In the traditional field of manufacturing, the situation deteriorated significantly. The Institut der Deutschen Wirtschaft (IW), which regularly measures and compares the competitiveness of industries in different countries, recently concluded that German companies have lost many of the advantages they had gained. The high level of productivity, which used to be one of the country's strengths, faltered in the years before the pandemic.

Kooths, of IfW Kiel, points out that private investment in the German economy has declined in recent years, while the "government quota" in the economy, which describes the amount of government expenditure against the GDP, grew significantly during Merkel's tenure, from 43.5% in 2005 to 46.5% in 2019. Kooths concludes that: "Overall, the state's influence on economic activity has increased significantly."

Another very crucial aspect of competitiveness, at least from the point of view of skilled workers and companies, has been neglected by German politics for years: taxes and social contributions.
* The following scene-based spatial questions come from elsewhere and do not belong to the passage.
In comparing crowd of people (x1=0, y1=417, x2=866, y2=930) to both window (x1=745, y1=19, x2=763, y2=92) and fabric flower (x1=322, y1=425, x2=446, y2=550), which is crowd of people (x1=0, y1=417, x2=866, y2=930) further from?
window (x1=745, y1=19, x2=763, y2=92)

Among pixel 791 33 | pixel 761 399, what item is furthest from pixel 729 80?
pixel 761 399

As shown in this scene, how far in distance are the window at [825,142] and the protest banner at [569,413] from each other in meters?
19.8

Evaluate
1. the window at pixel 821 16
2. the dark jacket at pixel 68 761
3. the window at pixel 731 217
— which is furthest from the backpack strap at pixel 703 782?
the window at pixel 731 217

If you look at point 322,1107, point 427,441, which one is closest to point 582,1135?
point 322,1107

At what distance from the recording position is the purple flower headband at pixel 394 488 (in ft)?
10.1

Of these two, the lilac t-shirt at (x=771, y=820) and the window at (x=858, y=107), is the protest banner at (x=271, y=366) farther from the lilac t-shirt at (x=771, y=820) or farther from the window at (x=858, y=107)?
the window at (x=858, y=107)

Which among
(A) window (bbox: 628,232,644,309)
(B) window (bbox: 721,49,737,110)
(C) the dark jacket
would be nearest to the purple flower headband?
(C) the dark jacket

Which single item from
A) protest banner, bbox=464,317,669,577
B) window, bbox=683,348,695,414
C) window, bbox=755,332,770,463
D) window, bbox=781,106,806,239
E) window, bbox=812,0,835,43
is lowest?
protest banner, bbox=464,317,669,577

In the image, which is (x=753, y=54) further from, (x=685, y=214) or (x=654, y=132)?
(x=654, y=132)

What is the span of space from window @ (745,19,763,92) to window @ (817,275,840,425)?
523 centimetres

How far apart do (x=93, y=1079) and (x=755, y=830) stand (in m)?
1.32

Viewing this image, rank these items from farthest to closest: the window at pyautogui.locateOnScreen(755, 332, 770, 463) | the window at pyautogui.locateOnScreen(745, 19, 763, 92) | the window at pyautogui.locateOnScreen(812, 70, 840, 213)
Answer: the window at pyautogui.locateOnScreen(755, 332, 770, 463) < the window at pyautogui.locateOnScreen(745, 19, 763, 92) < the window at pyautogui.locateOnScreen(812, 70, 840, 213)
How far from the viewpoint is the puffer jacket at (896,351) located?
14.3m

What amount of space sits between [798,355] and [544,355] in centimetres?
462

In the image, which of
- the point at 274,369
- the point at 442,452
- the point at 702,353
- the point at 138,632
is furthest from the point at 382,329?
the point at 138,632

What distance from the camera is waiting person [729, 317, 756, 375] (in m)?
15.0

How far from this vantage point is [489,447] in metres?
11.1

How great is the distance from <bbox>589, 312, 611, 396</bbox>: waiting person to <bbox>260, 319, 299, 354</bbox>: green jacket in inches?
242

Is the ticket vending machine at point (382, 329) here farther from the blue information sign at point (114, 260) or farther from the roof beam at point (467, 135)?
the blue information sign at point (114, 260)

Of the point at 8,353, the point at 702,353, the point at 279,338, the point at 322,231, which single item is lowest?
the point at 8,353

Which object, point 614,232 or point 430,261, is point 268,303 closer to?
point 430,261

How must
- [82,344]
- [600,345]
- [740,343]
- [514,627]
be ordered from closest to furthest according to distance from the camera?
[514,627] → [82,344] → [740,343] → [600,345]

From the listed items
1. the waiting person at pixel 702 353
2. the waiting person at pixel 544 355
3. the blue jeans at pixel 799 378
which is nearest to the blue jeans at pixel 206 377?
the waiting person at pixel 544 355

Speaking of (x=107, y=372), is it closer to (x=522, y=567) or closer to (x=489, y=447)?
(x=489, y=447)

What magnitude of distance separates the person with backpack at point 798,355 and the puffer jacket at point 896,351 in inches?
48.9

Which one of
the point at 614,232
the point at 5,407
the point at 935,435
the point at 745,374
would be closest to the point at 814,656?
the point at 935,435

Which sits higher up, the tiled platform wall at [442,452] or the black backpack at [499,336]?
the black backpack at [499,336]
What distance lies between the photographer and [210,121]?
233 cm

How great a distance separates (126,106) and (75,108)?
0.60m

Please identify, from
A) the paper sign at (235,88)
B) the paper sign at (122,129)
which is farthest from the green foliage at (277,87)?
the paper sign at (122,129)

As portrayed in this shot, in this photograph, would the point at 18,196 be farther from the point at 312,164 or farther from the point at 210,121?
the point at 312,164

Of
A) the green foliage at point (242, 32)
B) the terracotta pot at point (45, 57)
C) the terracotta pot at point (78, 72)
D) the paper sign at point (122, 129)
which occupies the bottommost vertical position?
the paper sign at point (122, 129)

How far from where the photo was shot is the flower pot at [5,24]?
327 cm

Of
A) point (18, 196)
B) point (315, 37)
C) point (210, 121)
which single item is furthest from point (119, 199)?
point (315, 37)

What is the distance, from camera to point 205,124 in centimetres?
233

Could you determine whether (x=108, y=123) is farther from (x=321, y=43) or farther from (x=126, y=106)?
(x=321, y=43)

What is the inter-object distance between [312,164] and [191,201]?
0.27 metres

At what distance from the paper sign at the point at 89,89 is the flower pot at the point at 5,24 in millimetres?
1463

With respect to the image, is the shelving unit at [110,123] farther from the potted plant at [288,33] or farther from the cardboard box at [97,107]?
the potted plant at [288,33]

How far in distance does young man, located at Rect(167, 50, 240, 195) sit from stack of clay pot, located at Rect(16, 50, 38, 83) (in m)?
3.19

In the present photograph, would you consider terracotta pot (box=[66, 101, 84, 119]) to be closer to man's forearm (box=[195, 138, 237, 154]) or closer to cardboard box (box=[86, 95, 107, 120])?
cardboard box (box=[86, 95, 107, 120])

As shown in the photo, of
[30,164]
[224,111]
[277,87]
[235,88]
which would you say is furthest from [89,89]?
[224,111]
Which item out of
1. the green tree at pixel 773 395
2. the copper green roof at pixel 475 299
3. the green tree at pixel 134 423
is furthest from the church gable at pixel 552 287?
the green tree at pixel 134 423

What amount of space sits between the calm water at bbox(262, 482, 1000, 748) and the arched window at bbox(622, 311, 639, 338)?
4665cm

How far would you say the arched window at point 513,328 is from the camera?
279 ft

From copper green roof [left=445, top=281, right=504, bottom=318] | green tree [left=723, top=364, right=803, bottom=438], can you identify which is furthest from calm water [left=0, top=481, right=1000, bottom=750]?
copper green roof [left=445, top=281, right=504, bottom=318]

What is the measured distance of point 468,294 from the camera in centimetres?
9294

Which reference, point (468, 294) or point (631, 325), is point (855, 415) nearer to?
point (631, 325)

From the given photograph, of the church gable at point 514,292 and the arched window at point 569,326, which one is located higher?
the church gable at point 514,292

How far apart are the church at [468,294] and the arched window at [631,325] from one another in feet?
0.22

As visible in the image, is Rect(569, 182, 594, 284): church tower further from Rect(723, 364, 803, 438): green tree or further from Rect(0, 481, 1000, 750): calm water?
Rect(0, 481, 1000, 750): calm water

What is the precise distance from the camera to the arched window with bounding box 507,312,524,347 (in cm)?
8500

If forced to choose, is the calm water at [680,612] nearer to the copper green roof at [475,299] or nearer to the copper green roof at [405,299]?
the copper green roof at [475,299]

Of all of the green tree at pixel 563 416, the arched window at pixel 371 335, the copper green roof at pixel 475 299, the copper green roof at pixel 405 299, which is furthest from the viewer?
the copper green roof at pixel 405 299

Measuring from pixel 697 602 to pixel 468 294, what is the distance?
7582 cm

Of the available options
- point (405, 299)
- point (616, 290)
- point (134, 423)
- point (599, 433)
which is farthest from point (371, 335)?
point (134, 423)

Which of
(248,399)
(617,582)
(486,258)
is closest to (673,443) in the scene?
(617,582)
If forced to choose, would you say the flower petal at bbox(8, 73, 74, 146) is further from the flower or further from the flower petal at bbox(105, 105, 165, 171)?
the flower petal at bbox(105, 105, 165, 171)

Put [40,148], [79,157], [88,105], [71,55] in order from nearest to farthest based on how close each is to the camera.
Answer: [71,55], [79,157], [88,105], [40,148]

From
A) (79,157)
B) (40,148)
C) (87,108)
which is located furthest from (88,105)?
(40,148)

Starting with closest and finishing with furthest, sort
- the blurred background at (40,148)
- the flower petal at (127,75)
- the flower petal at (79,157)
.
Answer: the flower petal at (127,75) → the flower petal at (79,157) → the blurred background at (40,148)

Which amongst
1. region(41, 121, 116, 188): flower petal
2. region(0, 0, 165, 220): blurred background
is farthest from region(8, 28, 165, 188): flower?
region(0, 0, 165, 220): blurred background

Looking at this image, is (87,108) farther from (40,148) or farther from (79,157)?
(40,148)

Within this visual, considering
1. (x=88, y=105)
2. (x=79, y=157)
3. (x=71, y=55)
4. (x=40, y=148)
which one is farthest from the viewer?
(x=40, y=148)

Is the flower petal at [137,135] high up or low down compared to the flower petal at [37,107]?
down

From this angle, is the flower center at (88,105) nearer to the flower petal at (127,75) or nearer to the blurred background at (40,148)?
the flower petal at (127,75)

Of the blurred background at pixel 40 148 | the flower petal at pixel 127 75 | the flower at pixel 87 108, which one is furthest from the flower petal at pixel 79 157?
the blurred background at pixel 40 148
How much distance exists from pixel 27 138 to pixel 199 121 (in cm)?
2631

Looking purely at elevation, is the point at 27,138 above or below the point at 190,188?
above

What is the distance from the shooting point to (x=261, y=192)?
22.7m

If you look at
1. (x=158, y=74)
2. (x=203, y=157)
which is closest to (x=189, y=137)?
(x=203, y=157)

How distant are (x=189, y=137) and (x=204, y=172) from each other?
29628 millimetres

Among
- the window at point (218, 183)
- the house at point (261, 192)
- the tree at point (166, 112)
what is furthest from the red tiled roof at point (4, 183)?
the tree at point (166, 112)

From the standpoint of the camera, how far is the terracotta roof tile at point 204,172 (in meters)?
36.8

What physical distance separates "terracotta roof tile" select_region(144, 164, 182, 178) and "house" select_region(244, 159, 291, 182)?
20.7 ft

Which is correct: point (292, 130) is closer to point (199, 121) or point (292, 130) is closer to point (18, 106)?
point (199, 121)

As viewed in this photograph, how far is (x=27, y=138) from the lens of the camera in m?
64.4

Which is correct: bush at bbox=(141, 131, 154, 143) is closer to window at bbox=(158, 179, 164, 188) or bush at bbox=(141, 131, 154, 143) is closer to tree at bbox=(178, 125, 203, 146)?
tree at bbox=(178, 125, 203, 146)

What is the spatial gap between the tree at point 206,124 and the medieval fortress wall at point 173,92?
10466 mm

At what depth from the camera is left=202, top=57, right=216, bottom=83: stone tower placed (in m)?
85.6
The country has among the highest taxes on income in Europe, and corporate taxes are also hardly as high as in Germany anywhere in the industrialized world. "In the long run, high tax rates always come at the expense of economic dynamism and can even prevent new companies from being set up," warns Kooths.

Startups can renew an economy and lay the foundation for future prosperity. Between the year 2000 and the Covid-19 crisis, fewer and fewer new companies were created every year. Economists from left to right are unanimous: Angela Merkel is leaving behind a country with considerable need for reform.